In fact, Miller is so keen to make things hard on Jessica that she inadvertently makes things easy on the audience. The bits of the play that really bristle with energy are when there is doubt about what Harry’s done. When he’s first accused, he tells his parents this is all a mistake. He had consensual (albeit drunken) sex with the girl, but he didn’t rape her; he wouldn’t rape her, he wanted her to be his girlfriend. There is a possibility that this really is complicated, one way or another.

“In fact, Miller is so keen to make things hard on Jessica that she inadvertently makes things easy on the audience.”

The peculiar nature of a rape conviction, as the play explains in one of its most public information-sounding exchanges, is that the difference between guilty and not guilty rests not in the defendant’s actions, but in what the jury thinks that the defendant thought was happening in the complainant’s mind. If a jury believes that an accused man genuinely and reasonably believed that the complainant consented, then that man cannot be guilty of rape. It is, as Harry’s father says, an offence where both parties can be telling the truth in their version of what happened.

But Harry isn’t telling the truth. By the end of the play, he’s admitted to his mother that he did rape the girl — and not only that, he did it when she was asleep. Now he wants to confess to the police, and Jessica has to decide whether to support him in doing the right thing and ruining his life. A dilemma for Jessica, but not for the audience, who now have access to the objective truth of the incident. This unlikely act of conscience lets the audience off the hook.

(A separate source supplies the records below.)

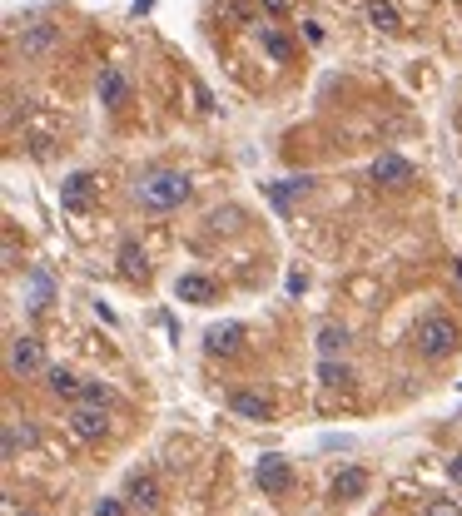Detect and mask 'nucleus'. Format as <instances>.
<instances>
[{
    "label": "nucleus",
    "instance_id": "obj_25",
    "mask_svg": "<svg viewBox=\"0 0 462 516\" xmlns=\"http://www.w3.org/2000/svg\"><path fill=\"white\" fill-rule=\"evenodd\" d=\"M80 402H85V407H110V392H105L100 383H85V392H80Z\"/></svg>",
    "mask_w": 462,
    "mask_h": 516
},
{
    "label": "nucleus",
    "instance_id": "obj_26",
    "mask_svg": "<svg viewBox=\"0 0 462 516\" xmlns=\"http://www.w3.org/2000/svg\"><path fill=\"white\" fill-rule=\"evenodd\" d=\"M259 5H264V15H274V20L294 15V0H259Z\"/></svg>",
    "mask_w": 462,
    "mask_h": 516
},
{
    "label": "nucleus",
    "instance_id": "obj_24",
    "mask_svg": "<svg viewBox=\"0 0 462 516\" xmlns=\"http://www.w3.org/2000/svg\"><path fill=\"white\" fill-rule=\"evenodd\" d=\"M423 516H462V507L453 502V497H433V502L423 507Z\"/></svg>",
    "mask_w": 462,
    "mask_h": 516
},
{
    "label": "nucleus",
    "instance_id": "obj_20",
    "mask_svg": "<svg viewBox=\"0 0 462 516\" xmlns=\"http://www.w3.org/2000/svg\"><path fill=\"white\" fill-rule=\"evenodd\" d=\"M318 378H323V387H348L353 383V368L338 363V358H323V363H318Z\"/></svg>",
    "mask_w": 462,
    "mask_h": 516
},
{
    "label": "nucleus",
    "instance_id": "obj_7",
    "mask_svg": "<svg viewBox=\"0 0 462 516\" xmlns=\"http://www.w3.org/2000/svg\"><path fill=\"white\" fill-rule=\"evenodd\" d=\"M418 179V169L403 159V154H378L373 159V184H383V189H408Z\"/></svg>",
    "mask_w": 462,
    "mask_h": 516
},
{
    "label": "nucleus",
    "instance_id": "obj_19",
    "mask_svg": "<svg viewBox=\"0 0 462 516\" xmlns=\"http://www.w3.org/2000/svg\"><path fill=\"white\" fill-rule=\"evenodd\" d=\"M45 383H50L55 397H70V402H80V392H85V383H80L70 368H50V373H45Z\"/></svg>",
    "mask_w": 462,
    "mask_h": 516
},
{
    "label": "nucleus",
    "instance_id": "obj_13",
    "mask_svg": "<svg viewBox=\"0 0 462 516\" xmlns=\"http://www.w3.org/2000/svg\"><path fill=\"white\" fill-rule=\"evenodd\" d=\"M120 273H125L130 283H145V278H150V254H145L140 239H125V244H120Z\"/></svg>",
    "mask_w": 462,
    "mask_h": 516
},
{
    "label": "nucleus",
    "instance_id": "obj_16",
    "mask_svg": "<svg viewBox=\"0 0 462 516\" xmlns=\"http://www.w3.org/2000/svg\"><path fill=\"white\" fill-rule=\"evenodd\" d=\"M60 204L75 209V214H85V209H90V174H70L65 189H60Z\"/></svg>",
    "mask_w": 462,
    "mask_h": 516
},
{
    "label": "nucleus",
    "instance_id": "obj_23",
    "mask_svg": "<svg viewBox=\"0 0 462 516\" xmlns=\"http://www.w3.org/2000/svg\"><path fill=\"white\" fill-rule=\"evenodd\" d=\"M130 512H135V507L120 502V497H100V502H95V516H130Z\"/></svg>",
    "mask_w": 462,
    "mask_h": 516
},
{
    "label": "nucleus",
    "instance_id": "obj_9",
    "mask_svg": "<svg viewBox=\"0 0 462 516\" xmlns=\"http://www.w3.org/2000/svg\"><path fill=\"white\" fill-rule=\"evenodd\" d=\"M95 95H100V105H105V110H125V105H130V75H125L120 65H110V70L100 75Z\"/></svg>",
    "mask_w": 462,
    "mask_h": 516
},
{
    "label": "nucleus",
    "instance_id": "obj_5",
    "mask_svg": "<svg viewBox=\"0 0 462 516\" xmlns=\"http://www.w3.org/2000/svg\"><path fill=\"white\" fill-rule=\"evenodd\" d=\"M70 432H75L80 442H105V437H110V407H85V402H75V407H70Z\"/></svg>",
    "mask_w": 462,
    "mask_h": 516
},
{
    "label": "nucleus",
    "instance_id": "obj_14",
    "mask_svg": "<svg viewBox=\"0 0 462 516\" xmlns=\"http://www.w3.org/2000/svg\"><path fill=\"white\" fill-rule=\"evenodd\" d=\"M259 50H264L274 65H289V60H294V40H289L279 25H259Z\"/></svg>",
    "mask_w": 462,
    "mask_h": 516
},
{
    "label": "nucleus",
    "instance_id": "obj_27",
    "mask_svg": "<svg viewBox=\"0 0 462 516\" xmlns=\"http://www.w3.org/2000/svg\"><path fill=\"white\" fill-rule=\"evenodd\" d=\"M453 477H458V482H462V457H453Z\"/></svg>",
    "mask_w": 462,
    "mask_h": 516
},
{
    "label": "nucleus",
    "instance_id": "obj_15",
    "mask_svg": "<svg viewBox=\"0 0 462 516\" xmlns=\"http://www.w3.org/2000/svg\"><path fill=\"white\" fill-rule=\"evenodd\" d=\"M363 492H368V472H363V467H343V472L333 477V497H338V502H358Z\"/></svg>",
    "mask_w": 462,
    "mask_h": 516
},
{
    "label": "nucleus",
    "instance_id": "obj_3",
    "mask_svg": "<svg viewBox=\"0 0 462 516\" xmlns=\"http://www.w3.org/2000/svg\"><path fill=\"white\" fill-rule=\"evenodd\" d=\"M254 482H259V492H264V497H289V492H294V467H289V457H279V452L259 457Z\"/></svg>",
    "mask_w": 462,
    "mask_h": 516
},
{
    "label": "nucleus",
    "instance_id": "obj_1",
    "mask_svg": "<svg viewBox=\"0 0 462 516\" xmlns=\"http://www.w3.org/2000/svg\"><path fill=\"white\" fill-rule=\"evenodd\" d=\"M189 179L179 174V169H150V174H140V184H135V199L150 209V214H174V209H184L189 204Z\"/></svg>",
    "mask_w": 462,
    "mask_h": 516
},
{
    "label": "nucleus",
    "instance_id": "obj_4",
    "mask_svg": "<svg viewBox=\"0 0 462 516\" xmlns=\"http://www.w3.org/2000/svg\"><path fill=\"white\" fill-rule=\"evenodd\" d=\"M60 25L55 20H35V25H25V35H20V60H45V55H55L60 50Z\"/></svg>",
    "mask_w": 462,
    "mask_h": 516
},
{
    "label": "nucleus",
    "instance_id": "obj_10",
    "mask_svg": "<svg viewBox=\"0 0 462 516\" xmlns=\"http://www.w3.org/2000/svg\"><path fill=\"white\" fill-rule=\"evenodd\" d=\"M244 348V328L239 323H214L209 333H204V353L209 358H234Z\"/></svg>",
    "mask_w": 462,
    "mask_h": 516
},
{
    "label": "nucleus",
    "instance_id": "obj_18",
    "mask_svg": "<svg viewBox=\"0 0 462 516\" xmlns=\"http://www.w3.org/2000/svg\"><path fill=\"white\" fill-rule=\"evenodd\" d=\"M318 353H323V358L348 353V328H343V323H323V328H318Z\"/></svg>",
    "mask_w": 462,
    "mask_h": 516
},
{
    "label": "nucleus",
    "instance_id": "obj_17",
    "mask_svg": "<svg viewBox=\"0 0 462 516\" xmlns=\"http://www.w3.org/2000/svg\"><path fill=\"white\" fill-rule=\"evenodd\" d=\"M363 15H368V25H373V30H383V35H398V25H403V20H398V10H393L388 0H368V10H363Z\"/></svg>",
    "mask_w": 462,
    "mask_h": 516
},
{
    "label": "nucleus",
    "instance_id": "obj_21",
    "mask_svg": "<svg viewBox=\"0 0 462 516\" xmlns=\"http://www.w3.org/2000/svg\"><path fill=\"white\" fill-rule=\"evenodd\" d=\"M20 442L35 447V432H30V427L20 432V422H5V457H20Z\"/></svg>",
    "mask_w": 462,
    "mask_h": 516
},
{
    "label": "nucleus",
    "instance_id": "obj_2",
    "mask_svg": "<svg viewBox=\"0 0 462 516\" xmlns=\"http://www.w3.org/2000/svg\"><path fill=\"white\" fill-rule=\"evenodd\" d=\"M462 343V328L448 318V313H428L418 328H413V348L428 358V363H443V358H453Z\"/></svg>",
    "mask_w": 462,
    "mask_h": 516
},
{
    "label": "nucleus",
    "instance_id": "obj_6",
    "mask_svg": "<svg viewBox=\"0 0 462 516\" xmlns=\"http://www.w3.org/2000/svg\"><path fill=\"white\" fill-rule=\"evenodd\" d=\"M5 368L10 378H35L45 368V353H40V338H10V353H5Z\"/></svg>",
    "mask_w": 462,
    "mask_h": 516
},
{
    "label": "nucleus",
    "instance_id": "obj_11",
    "mask_svg": "<svg viewBox=\"0 0 462 516\" xmlns=\"http://www.w3.org/2000/svg\"><path fill=\"white\" fill-rule=\"evenodd\" d=\"M125 502H130L135 512H159V482H154L150 472H135V477L125 482Z\"/></svg>",
    "mask_w": 462,
    "mask_h": 516
},
{
    "label": "nucleus",
    "instance_id": "obj_8",
    "mask_svg": "<svg viewBox=\"0 0 462 516\" xmlns=\"http://www.w3.org/2000/svg\"><path fill=\"white\" fill-rule=\"evenodd\" d=\"M229 412L244 417V422H269V417H274V402H269L264 392H254V387H234V392H229Z\"/></svg>",
    "mask_w": 462,
    "mask_h": 516
},
{
    "label": "nucleus",
    "instance_id": "obj_12",
    "mask_svg": "<svg viewBox=\"0 0 462 516\" xmlns=\"http://www.w3.org/2000/svg\"><path fill=\"white\" fill-rule=\"evenodd\" d=\"M174 293H179L184 303H214V298H219V283H214L209 273H184V278L174 283Z\"/></svg>",
    "mask_w": 462,
    "mask_h": 516
},
{
    "label": "nucleus",
    "instance_id": "obj_22",
    "mask_svg": "<svg viewBox=\"0 0 462 516\" xmlns=\"http://www.w3.org/2000/svg\"><path fill=\"white\" fill-rule=\"evenodd\" d=\"M219 10L229 15V25H249V20H254V10H249V0H224Z\"/></svg>",
    "mask_w": 462,
    "mask_h": 516
}]
</instances>
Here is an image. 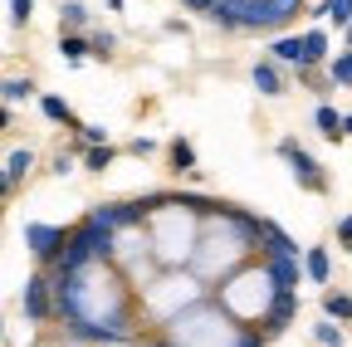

While you feel for Harry in his initial confusion and terror at being accused, there’s always the moral peril that you are extending your compassion to a sex offender. Confirming that he is, indeed, a rapist might seem to further implicate the audience; but because he is a contrite sex offender seeking to make amends to his victim, sympathy seems merited. And anyway, can he really be blamed when his parents left him to wander in the deep dark forest of the internet? A harder-edged play would make the viewer squirm more.

Like the TV show Adolescence before it, this feels like an artwork that squares up to the terrible truth of male violence and then ducks the punch. A more ambiguous Harry would be more frightening, but also closer to the truth of what rape is. A boy who genuinely believed, reasonably or otherwise, that what he was doing to a girl was what she wanted. A boy who could be both truthful and dangerous. A boy who didn’t need to perjure himself to be morally guilty and legally not guilty at the same time. As much as Miller’s work wants to confront the nightmare of justice for rape victims, this is the place it cannot go.

Perhaps that’s inevitable. Miller is a dramatist, meaning she is great at exposing the razzle-dazzle of the courtroom, and relentless at uncovering the inner lives of her female characters. She’s less adept at getting into the secret brains of men. But that, legally speaking, is where the crime of rape takes place. It is not what happens to a woman’s body that distinguishes sex from rape: it is what happens in a man’s mind, and Miller’s plays have no access there.

In the National Theatre gift shop, you can buy an Inter Alia tie-in tote bag, bright orange and printed with the play’s opening line: “The fucking PATRIARCHY!” This feels very 10 years ago: very Beyoncé dancing in front of the word “FEMINIST”, very “I’m with her” shirts for Hillary, very pre-#MeToo. It’s a throwback to a time, as brief as it was illusory, when the permanent triumph of feminism seemed so close that it could be merchandised into existence. Instead, there was a pussy grabber for president.

By the end of Inter Alia, Jessica’s defiant roar is obviously hollow — when she has to make a choice between her principles and her family, she is the fucking patriarchy. But off the stage, glib slogans and self-affirmations are all there is to offer. As provocative and effective as Miller’s plays are, it is their female characters who are put on trial. Without a serious effort to understand men (including, especially, the most dangerous men), the critique of male violence is an empty project.